On arrival, I scanned most of the photo albums, organized the documents in different thematic boxes and started writing Bohdan’s biography, so as to establish a basic historical context. My task was made easier because my grandfather was  not only a writer, passionate about history, but also an archivist at heart. In addition to the diaries and notebooks, where he detailed every move and his impressions,  he also kept a memo book with a timeline and a list of the trips he had made. Unlike the loose photos I found in several boxes at my mother’s, the same photos in grandfather’s albums had labels with the name of people, places and dates. This allowed me to link facts much quicker. He also kept duplicates of documents which he distributed around the family.

Right after our arrival in May, my first granddaughter, Melina, was born, and 15 days later, my second granddaughter, Lea, whom we went to see in Barcelona in July. Pierre and I spent the whole month there helping my eldest son and wife with the baby. I also took the opportunity to make a pit stop in London to breathe some air, refuel intellectually and just be with dear friends.  However, happiness does not last forever,  and ten days after we returned from Europe, my father passed away at the age of 91. It was time for him to go, he had grown weary.

In the months that followed, as we all tried to get over this, I added a little bit to the biographies and wrote a Wikipedia article  about Bohdan. I was a good exercise to get acquainted with the citation system and strict editorial rules that govern this online encyclopaedia. I am very grateful to Piotr Konieczny aka Prokonsul Piotrus  and Rudolf Ammann aka Ark for lending me a hand in the process and revision. I also entered  the information about the Pawłowicz family I retrieved from a family tree into Marek Minakowski’s specialized genealogy database.

2014

At the beginning of the year, as I rummaged through my father’s papers, I had the idea for another website and project so as to include my father’s biography  (now that I am getting used to writing them) and gather, in turn, information about the Juźwiak  family. The website runs on WordPress as well and is called Silva Rerum, the name my grandfather gave to his diaries. In a way, it’s a continuation of my grandfather’s project, with one generation interval. It takes me to more recent names and times but needs, in turn, a lot of collaborative input and writing from the other members of the family to be updated constantly, time and interest for which is hard to come by in these Facebook times.  Facebook appeals more to young people as the flow of information is quick and constant, it massages the ego and little thought or effort can be expected. Just click a button for a global audience to like you!

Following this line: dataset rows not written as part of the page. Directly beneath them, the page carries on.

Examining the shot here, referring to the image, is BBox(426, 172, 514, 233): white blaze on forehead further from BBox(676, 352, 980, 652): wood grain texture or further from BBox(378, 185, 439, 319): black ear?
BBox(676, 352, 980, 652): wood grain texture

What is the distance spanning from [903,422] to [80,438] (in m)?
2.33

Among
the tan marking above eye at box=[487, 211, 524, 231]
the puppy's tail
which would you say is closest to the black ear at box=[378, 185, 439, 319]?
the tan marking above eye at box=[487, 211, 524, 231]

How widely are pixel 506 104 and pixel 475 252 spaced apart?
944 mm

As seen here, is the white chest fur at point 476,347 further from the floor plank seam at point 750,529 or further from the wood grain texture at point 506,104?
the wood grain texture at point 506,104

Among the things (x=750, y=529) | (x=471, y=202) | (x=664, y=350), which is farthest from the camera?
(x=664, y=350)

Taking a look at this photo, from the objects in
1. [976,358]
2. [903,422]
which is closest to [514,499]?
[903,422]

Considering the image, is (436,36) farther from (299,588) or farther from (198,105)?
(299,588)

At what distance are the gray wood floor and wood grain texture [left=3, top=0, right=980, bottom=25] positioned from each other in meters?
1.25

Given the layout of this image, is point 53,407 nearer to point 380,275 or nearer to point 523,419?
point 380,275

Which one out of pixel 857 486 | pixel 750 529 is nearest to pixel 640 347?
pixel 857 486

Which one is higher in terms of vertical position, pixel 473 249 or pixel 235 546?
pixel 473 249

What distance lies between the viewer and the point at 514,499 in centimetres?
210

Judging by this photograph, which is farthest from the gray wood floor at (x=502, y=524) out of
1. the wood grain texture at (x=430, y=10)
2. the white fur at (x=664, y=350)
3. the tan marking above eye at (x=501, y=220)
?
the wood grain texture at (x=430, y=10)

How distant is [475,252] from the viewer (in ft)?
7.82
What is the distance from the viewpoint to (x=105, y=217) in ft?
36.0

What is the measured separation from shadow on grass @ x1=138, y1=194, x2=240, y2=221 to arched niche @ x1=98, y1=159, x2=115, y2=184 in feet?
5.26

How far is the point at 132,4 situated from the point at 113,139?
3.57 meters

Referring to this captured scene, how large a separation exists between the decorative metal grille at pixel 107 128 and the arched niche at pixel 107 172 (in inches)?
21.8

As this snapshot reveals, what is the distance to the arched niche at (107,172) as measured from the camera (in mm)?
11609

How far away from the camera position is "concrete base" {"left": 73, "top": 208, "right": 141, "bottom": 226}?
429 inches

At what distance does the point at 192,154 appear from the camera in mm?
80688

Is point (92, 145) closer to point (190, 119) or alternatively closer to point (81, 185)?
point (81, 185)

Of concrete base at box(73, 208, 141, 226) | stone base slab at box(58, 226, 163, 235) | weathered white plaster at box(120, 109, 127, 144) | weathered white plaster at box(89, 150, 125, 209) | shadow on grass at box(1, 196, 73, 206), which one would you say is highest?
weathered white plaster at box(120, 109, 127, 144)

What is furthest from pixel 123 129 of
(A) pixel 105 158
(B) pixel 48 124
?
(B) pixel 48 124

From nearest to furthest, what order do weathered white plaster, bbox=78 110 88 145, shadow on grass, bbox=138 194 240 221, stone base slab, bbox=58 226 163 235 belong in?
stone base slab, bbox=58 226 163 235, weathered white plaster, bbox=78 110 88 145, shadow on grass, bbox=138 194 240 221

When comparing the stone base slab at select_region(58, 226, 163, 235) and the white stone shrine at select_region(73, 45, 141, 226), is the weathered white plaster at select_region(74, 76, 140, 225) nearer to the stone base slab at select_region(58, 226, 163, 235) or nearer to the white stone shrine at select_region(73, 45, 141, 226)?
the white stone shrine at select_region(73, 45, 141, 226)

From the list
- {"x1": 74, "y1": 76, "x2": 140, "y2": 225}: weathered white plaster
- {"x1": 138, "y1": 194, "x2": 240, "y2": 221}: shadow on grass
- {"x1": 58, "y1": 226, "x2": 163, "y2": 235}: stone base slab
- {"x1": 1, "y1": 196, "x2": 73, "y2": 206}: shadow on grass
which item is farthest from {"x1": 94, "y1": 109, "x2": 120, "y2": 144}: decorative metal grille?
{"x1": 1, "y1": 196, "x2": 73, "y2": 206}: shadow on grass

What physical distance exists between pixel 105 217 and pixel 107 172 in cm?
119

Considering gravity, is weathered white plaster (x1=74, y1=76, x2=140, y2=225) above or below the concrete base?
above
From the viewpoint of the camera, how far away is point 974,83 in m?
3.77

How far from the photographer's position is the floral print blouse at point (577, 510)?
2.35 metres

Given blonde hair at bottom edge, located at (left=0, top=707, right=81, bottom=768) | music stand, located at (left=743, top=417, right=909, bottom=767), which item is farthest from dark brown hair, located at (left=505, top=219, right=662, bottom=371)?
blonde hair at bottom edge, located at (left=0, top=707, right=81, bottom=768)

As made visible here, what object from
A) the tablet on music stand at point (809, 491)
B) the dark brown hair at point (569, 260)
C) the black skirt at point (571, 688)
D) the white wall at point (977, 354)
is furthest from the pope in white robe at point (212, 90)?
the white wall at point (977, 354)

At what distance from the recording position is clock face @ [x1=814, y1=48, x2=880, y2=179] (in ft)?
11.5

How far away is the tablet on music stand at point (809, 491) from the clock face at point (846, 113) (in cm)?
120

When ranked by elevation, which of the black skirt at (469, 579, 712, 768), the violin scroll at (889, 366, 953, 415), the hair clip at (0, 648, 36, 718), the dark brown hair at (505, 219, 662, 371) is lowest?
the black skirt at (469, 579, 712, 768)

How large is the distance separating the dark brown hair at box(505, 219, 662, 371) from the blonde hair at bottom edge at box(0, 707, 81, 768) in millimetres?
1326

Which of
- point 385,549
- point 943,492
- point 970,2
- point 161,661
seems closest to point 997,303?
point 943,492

I also dug into a more distant past to find out about the beginnings of the Pawlowicz family in Lithuania. This came from two typewritten narratives about those times, which I translated from Polish to English:

What I remember about the Pawłowicz”, composed by Vanda Daugirdaitė-Sruogienė (Vanda Sruoga), a great grand aunt, who became a re-known Lithuanian historian.
The Pawłowicz Powyrwicie”, fragments taken from  Mykolas Biržiška ‘s memoirs in Lithuanian, translated by Vanda into Polish.

This has shed light on people and places, and while doing so, I found out that the ancient Pavirvytės manor , built by my great great grandfather, is now being was restored by its new owner through a European funding aiming at the preservation and revitalization of Lithuanian cultural heritage. Well done!  (link updated on April 15th 2017)

My youngest son, Christophe,  got married in October 2014 and my middle son, Jacques, got divorced.  Life goes on with its pleasant moments, work, dumb times like playing Scrabble on the iPad, familiar routines, painful separations, breaks, delays, disturbances and unforeseen adventures.

2015

I have been examining two pieces of software which may help me in the project:  Omeka, to archive my primary sources  and Transkribus, which may eventually allow for the transcription of some of grandfather’s handwritten and printed manuscripts.  I am presently translating some more of Bohdan’s articles and writing a bit again.

Pourvu que j’ai le temps de tout faire: surviving, archiving and documenting the lot, while I still remember.